Obama Administration Abandons “War on Women” After Massive Failure in 2014

National   |   Steven Ertelt   |   Jan 26, 2015   |   12:19PM   |   Washington, DC

The campaign tactic accusing pro-life advocates and Republicans of supposedly engaging in a “war on women” because they oppose abortions and want to protect unborn children under law was an abysmal failure in the 2014 election.

If there is one main takeaway from last year’s mid-term elections, it’s the fact that the phoney, baloney “war on women” is over. Planned Parenthood, NARAL, and their pro-abortion allies have desperately tried to tag pro-life groups and candidates with the anti-woman tag by claiming the oppose women by virtue of the fact that they oppose abortion and being forced to pay for abortion-causing drugs.

November’s overwhelming victory for pro-life candidates showed the abortion-centered ‘war on women’ strategy has completely failed. Most of the candidates in top-tier races where the war on women tactic was employed won their races.

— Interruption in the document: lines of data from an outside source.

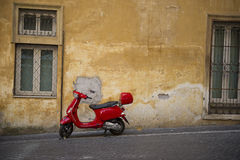 Motorino rosso luminoso della vespa in una via urbana Immagine Stock Libera da Diritti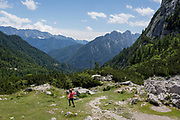 A child plays with a mountain view in the distance at the top of Vrsic Pass in the Slovenian Julian Alps, on 22nd June 2018, in Triglav National Park, Slovenia.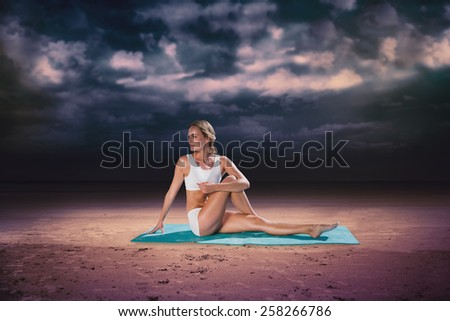 Gorgeous fit blonde in seated yoga pose against dark cloudy sky - stock photo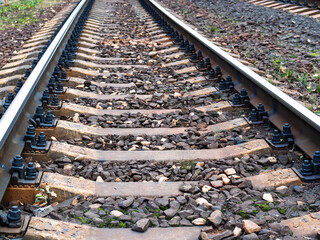low view of rails of railroad track with concrete sleepers in Moscow region in evening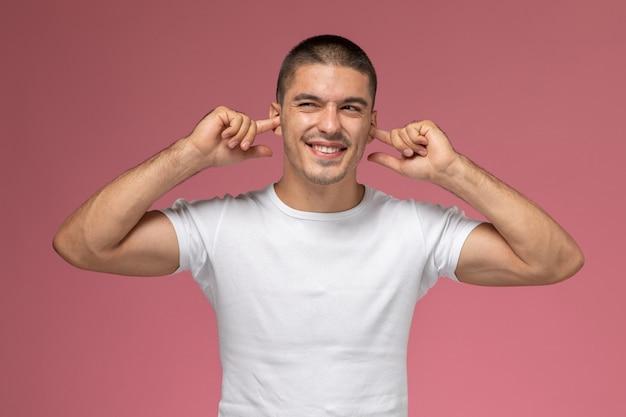 Vue de face jeune homme en t-shirt blanc collant ses oreilles avec sourire sur fond rose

oldwhitemenAbortion darlings Wendy Davis and Sandra Fluke lost their bids for re-election and Davis even lost with women voters. Not only did Davis lose, but she lost by the biggest margin since the 1998 Texas gubernatorial election.

As Allison Howard of Concerned Women for America asked: “If Wendy Davis and Sandra Fluke are the leaders of a so-called war, and they both lose…is the war over?”

And the war on women attacks failed so badly that they were parodied in Colorado, where pro-abortion Senator Mark Udall, who ran half of his campaign ads on the war on women attacking Senator-elect Cory Gardner’s pro-life views. Udall was so obsessed with the war on women claims that he was dubbed in the media “Mark Uterus” and derided even by the liberal Denver Post, which ultimately endorsed Gardner.

Because the message fell on deaf ears of Americans who weren’t buying it, the Obama administration is now looking to bridge the gap by switching from social issues to economic ones in order to attempt to pin an anti-woman message on Republicans.

President Obama and his allies plan to ramp up their focus on the Republican “war on women,” using the campaign-style approach to paint the new GOP majority as out of touch with the voters Democrats badly need to mobilize.

But the White House is tweaking its appeal to women, developing a more economic-centered pitch rather than devoting so much attention to social issues.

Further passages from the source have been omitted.